President Donald Trump met Monday with members of Stand with Parkland, a group of families of victims of the 2018 school shooting at Marjory Stoneman Douglas High School, to discuss potential safety measures for the nation's schools, in a gathering that did not include Fred Guttenberg, a parent who was escorted out of the State of the Union address last week.
The Parkland, Florida, group, which focuses on public safety reforms to help prevent shootings, talked with the president about the School Safety Clearinghouse, a project backed by Sen. Marco Rubio, R-Fla., reports The Hill.
The victims' group determined the invitations depending on people who have been working on the clearinghouse, meaning some people, including Guttenberg, one of Trump's most outspoken critics on gun reform, were not invited.

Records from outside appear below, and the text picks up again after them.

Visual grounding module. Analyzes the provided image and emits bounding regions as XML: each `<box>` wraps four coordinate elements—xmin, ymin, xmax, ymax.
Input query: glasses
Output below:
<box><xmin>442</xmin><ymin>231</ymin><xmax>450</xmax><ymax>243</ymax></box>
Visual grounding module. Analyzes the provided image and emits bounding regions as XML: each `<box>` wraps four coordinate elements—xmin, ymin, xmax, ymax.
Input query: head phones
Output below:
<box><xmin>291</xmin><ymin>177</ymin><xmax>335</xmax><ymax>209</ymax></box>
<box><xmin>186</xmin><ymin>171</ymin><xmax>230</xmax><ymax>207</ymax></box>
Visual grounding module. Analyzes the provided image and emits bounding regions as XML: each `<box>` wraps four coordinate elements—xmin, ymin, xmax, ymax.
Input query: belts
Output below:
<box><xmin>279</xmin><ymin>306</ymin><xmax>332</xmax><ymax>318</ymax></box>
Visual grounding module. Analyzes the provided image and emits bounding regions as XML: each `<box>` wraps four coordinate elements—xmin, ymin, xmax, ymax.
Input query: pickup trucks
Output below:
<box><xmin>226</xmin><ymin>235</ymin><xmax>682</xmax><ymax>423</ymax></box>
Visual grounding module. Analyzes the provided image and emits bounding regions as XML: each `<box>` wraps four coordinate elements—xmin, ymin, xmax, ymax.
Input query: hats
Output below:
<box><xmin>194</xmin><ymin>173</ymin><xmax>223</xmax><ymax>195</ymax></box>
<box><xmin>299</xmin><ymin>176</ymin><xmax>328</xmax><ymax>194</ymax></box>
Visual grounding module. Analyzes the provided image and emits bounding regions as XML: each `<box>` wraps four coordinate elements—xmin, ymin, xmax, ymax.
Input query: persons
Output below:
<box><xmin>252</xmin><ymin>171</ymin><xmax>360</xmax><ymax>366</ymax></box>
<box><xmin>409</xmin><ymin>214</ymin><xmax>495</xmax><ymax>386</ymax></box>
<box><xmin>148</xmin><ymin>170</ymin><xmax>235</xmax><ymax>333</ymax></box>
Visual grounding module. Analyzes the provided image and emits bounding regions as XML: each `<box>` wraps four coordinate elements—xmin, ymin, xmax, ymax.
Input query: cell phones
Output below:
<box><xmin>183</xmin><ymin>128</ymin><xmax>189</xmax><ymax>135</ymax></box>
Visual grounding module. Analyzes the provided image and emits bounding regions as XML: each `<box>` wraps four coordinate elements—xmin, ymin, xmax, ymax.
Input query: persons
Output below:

Guttenberg, whose daughter, Jamie, was one of the students killed in the Feb. 14, 2018 mass shooting, and his family are not members of the Stand with Parkland group.
"I am proud of these Parkland families for their efforts on this," Guttenberg said on Twitter. "It appears that this is why they are meeting at the White House today. I wish the WH would have handled the public announcement differently, however, these families are to be commended."
Last week, escorts removed Guttenberg from the Trump's State of the Union address after he yelled at the president after he promised to protect the Second Amendment.
He has since apologized on Twitter for the outburst. House Speaker Nancy Pelosi, D-Calif., invited Guttenberg as her guest at the speech.
Immediately after the Parkland shootings, Trump said he would support a possible age requirement on purchasing firearms and stronger background checks, but instead he released proposals to "harden" schools.
He also had said he would support stricter background checks after back-to-back shootings in El Paso, Texas, and in Dayton, Ohio, but the issue faded away during the impeachment proceedings, notes The Hill.